*** Information supplied ***

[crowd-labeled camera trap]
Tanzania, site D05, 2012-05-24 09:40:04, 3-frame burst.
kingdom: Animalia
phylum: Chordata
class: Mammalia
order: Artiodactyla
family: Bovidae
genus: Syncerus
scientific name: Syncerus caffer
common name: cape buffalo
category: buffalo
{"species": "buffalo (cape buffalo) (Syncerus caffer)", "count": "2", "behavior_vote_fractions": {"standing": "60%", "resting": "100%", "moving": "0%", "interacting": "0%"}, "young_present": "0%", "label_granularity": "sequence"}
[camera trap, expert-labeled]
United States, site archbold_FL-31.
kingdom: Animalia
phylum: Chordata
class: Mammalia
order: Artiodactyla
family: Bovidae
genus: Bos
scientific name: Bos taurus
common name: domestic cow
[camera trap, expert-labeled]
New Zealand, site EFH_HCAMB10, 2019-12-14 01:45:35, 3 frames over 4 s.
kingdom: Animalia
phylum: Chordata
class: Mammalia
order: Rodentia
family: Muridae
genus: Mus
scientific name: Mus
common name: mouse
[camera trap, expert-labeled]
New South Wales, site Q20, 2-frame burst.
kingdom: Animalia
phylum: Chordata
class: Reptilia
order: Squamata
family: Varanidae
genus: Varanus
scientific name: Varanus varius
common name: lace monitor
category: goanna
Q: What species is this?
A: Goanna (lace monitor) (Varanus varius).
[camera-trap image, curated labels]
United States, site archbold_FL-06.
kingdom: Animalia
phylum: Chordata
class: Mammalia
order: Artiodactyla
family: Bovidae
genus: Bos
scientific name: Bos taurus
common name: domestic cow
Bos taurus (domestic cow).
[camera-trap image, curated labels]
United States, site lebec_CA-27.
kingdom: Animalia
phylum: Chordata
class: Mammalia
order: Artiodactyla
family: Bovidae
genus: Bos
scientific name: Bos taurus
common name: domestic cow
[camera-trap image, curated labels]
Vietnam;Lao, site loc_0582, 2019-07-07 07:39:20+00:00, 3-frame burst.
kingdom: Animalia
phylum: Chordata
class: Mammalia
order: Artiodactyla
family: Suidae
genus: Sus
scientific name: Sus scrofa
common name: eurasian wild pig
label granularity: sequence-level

*** End of Information supplied ***

__Work required__
Pull every line containing the word "buffalo" out of the material.

__Exercise output__
common name: cape buffalo
category: buffalo
{"species": "buffalo (cape buffalo) (Syncerus caffer)", "count": "2", "behavior_vote_fractions": {"standing": "60%", "resting": "100%", "moving": "0%", "interacting": "0%"}, "young_present": "0%", "label_granularity": "sequence"}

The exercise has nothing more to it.